Task directions: Transcribe only the part of the listing below that begins at the line containing "As clearly shown" and runs to its final line, keeping both ends.

Given data:
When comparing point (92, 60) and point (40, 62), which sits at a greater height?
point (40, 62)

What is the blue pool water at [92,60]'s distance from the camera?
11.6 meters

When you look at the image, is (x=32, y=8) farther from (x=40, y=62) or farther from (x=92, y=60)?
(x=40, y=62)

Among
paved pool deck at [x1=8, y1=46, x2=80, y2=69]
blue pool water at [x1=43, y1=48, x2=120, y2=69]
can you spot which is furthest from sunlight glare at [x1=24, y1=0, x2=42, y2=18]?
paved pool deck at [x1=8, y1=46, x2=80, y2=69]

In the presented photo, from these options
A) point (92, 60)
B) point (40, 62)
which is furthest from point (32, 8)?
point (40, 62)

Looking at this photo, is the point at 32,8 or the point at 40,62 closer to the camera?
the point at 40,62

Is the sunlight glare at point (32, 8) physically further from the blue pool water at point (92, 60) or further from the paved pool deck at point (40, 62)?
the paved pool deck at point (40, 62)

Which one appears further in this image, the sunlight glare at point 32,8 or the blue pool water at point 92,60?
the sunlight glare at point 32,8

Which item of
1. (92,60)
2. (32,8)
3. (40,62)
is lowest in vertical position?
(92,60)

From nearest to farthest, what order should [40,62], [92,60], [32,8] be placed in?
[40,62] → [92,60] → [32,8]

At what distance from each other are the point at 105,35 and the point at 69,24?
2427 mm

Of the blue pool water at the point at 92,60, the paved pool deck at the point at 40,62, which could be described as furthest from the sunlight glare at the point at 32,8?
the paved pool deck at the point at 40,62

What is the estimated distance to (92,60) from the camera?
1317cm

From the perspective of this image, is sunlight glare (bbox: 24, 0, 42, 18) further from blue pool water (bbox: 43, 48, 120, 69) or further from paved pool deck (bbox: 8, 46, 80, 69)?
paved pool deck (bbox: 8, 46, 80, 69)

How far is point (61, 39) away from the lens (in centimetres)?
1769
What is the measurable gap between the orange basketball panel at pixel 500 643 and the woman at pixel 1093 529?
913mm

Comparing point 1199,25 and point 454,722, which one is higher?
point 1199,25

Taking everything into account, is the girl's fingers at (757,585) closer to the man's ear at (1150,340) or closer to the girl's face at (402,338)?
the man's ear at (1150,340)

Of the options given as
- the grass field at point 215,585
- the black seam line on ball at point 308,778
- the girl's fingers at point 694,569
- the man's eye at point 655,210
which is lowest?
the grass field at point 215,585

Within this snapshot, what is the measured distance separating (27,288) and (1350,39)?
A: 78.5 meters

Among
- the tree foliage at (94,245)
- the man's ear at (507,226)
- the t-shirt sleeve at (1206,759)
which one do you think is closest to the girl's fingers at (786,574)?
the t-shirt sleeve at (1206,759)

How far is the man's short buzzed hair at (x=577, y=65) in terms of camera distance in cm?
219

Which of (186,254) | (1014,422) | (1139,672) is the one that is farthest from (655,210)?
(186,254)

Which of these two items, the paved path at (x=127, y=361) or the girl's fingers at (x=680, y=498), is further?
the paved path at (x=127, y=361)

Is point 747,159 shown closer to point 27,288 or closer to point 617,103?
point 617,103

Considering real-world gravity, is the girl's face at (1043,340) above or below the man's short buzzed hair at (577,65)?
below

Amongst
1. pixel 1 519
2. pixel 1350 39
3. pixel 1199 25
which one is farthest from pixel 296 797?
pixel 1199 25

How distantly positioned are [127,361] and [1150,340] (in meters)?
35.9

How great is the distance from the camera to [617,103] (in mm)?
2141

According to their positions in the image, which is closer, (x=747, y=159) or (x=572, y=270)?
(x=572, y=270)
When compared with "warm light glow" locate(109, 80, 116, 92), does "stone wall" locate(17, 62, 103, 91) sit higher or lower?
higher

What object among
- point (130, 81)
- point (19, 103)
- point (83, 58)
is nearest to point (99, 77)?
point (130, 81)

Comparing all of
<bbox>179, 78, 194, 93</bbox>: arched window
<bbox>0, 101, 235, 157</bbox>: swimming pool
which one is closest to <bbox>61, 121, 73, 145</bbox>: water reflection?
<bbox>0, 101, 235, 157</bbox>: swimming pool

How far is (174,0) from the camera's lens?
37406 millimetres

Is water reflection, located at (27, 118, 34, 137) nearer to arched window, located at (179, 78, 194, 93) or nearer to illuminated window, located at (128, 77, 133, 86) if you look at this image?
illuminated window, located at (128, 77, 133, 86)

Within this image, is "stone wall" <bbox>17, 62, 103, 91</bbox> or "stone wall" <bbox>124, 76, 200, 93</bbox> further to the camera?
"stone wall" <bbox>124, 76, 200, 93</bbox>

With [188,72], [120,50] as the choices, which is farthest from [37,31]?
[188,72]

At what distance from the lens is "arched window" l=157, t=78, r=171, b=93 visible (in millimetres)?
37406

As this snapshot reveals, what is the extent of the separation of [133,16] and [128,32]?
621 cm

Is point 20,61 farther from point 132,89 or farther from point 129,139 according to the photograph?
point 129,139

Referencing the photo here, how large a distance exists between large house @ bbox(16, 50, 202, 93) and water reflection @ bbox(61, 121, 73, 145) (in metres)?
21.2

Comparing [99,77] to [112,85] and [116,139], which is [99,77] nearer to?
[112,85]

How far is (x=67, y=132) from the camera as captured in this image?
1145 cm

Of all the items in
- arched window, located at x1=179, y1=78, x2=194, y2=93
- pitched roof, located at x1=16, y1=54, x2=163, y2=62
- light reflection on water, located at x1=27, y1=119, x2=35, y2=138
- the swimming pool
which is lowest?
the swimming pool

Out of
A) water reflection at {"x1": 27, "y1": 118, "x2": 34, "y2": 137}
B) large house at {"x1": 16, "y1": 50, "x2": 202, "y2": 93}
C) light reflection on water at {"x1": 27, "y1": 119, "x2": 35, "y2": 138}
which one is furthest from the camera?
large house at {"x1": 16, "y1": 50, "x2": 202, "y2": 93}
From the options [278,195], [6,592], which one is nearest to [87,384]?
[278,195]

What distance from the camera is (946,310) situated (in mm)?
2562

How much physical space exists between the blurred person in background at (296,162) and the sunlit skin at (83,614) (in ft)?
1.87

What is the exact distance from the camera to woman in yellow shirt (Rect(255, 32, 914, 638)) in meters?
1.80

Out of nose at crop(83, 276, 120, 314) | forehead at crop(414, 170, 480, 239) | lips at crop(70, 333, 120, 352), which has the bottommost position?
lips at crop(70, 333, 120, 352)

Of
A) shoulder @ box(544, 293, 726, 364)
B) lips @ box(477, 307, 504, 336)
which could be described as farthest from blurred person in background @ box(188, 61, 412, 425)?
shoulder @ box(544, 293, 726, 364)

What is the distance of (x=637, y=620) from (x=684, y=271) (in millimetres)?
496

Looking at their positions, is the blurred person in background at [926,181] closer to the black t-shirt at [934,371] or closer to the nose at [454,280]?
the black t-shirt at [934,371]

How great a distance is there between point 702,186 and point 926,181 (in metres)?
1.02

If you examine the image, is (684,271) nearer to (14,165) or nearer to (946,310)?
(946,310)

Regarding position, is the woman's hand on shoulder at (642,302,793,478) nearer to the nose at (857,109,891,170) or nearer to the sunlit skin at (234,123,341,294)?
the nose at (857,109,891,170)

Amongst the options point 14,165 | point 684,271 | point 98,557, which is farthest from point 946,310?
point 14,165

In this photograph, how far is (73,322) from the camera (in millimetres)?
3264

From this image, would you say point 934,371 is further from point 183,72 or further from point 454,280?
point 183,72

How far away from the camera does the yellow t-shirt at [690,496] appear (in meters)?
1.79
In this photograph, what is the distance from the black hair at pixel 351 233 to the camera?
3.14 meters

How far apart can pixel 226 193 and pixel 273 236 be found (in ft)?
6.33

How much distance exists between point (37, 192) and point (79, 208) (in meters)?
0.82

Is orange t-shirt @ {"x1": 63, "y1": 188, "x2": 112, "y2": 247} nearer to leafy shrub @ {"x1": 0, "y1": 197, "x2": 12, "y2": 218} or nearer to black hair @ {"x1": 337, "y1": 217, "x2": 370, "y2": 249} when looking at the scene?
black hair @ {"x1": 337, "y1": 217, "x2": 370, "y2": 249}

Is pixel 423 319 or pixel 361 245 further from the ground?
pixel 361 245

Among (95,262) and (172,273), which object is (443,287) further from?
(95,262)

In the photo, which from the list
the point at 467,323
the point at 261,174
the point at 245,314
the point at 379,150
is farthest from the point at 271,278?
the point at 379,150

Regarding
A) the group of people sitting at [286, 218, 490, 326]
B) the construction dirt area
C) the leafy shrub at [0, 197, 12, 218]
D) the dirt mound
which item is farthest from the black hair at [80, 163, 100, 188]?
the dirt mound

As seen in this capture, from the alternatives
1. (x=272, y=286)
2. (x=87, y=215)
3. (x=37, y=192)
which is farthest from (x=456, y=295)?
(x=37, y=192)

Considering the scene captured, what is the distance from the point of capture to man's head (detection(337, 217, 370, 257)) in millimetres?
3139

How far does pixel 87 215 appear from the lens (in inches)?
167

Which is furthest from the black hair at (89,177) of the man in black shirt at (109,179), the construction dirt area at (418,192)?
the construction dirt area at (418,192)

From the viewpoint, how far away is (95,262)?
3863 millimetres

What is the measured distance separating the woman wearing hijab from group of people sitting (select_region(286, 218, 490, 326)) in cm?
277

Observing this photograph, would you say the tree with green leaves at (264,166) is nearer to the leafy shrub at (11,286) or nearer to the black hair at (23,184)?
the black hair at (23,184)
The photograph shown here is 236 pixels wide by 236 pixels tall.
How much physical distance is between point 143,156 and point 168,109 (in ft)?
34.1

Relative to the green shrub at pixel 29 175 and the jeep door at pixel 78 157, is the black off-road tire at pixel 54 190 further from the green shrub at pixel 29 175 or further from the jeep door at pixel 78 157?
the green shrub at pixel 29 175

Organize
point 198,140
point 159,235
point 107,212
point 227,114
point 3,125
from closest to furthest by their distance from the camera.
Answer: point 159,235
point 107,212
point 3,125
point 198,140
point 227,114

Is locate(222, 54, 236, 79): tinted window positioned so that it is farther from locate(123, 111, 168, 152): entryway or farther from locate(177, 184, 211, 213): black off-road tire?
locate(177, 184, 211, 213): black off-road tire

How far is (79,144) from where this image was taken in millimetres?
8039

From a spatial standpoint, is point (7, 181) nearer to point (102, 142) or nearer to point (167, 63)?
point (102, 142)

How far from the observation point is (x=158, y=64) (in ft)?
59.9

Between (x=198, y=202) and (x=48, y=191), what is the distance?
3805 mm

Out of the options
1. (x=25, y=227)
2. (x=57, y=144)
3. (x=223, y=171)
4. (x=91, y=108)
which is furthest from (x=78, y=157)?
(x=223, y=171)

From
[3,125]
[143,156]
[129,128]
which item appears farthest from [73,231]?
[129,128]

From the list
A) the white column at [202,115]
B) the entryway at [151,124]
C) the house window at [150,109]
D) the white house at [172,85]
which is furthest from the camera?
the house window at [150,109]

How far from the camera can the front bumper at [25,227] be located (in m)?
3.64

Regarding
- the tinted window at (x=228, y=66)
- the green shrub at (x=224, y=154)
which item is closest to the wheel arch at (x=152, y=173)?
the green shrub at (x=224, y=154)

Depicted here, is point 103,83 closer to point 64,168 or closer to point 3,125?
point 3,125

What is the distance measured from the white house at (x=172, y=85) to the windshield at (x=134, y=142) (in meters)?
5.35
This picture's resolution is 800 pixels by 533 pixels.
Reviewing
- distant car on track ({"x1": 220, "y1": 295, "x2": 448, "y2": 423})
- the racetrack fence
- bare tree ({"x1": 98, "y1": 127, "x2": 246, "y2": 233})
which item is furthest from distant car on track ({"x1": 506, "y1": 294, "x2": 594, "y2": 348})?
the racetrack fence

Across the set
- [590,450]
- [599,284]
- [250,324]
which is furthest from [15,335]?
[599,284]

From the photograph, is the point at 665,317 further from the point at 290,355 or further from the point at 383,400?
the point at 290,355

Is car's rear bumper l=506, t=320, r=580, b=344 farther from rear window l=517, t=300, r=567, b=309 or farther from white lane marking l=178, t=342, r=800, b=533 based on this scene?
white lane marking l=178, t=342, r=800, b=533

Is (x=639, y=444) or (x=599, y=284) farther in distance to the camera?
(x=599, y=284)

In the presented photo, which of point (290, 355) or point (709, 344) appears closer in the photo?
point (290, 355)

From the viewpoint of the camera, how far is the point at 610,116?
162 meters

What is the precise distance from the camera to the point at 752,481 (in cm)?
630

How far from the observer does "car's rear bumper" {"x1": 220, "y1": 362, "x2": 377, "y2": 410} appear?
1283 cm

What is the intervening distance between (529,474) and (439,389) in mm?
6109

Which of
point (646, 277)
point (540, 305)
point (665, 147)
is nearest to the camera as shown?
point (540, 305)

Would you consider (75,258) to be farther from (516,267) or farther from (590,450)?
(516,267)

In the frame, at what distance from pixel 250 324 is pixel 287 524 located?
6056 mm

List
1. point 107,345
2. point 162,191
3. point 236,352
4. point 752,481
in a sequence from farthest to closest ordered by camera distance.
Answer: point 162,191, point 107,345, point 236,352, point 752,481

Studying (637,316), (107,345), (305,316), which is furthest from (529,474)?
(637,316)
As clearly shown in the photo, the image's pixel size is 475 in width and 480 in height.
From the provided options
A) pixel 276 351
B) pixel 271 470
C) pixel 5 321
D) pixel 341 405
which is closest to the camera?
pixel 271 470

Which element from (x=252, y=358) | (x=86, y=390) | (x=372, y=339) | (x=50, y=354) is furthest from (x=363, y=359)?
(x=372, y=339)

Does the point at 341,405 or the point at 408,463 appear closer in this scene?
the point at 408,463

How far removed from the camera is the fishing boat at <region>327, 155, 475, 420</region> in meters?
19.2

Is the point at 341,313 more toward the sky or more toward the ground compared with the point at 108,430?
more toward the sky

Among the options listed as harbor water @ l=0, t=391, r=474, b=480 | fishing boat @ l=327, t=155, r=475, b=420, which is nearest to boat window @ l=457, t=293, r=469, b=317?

Complete output:
As clearly shown in the photo, the image's pixel size is 475 in width and 480 in height.
From the provided options
A) pixel 276 351
B) pixel 271 470
C) pixel 5 321
D) pixel 341 405
which is closest to the camera?
pixel 271 470

Which element from (x=252, y=358) | (x=86, y=390) | (x=372, y=339) | (x=50, y=354) is furthest from (x=363, y=359)?
(x=372, y=339)

Does the point at 341,405 or the point at 408,463 appear closer in this scene?
the point at 408,463

How far removed from the camera is the fishing boat at <region>327, 155, 475, 420</region> in meters?
19.2

Is the point at 341,313 more toward the sky or more toward the ground compared with the point at 108,430?
more toward the sky

Among the options listed as harbor water @ l=0, t=391, r=474, b=480 | fishing boat @ l=327, t=155, r=475, b=420, which is nearest to boat window @ l=457, t=293, r=469, b=317?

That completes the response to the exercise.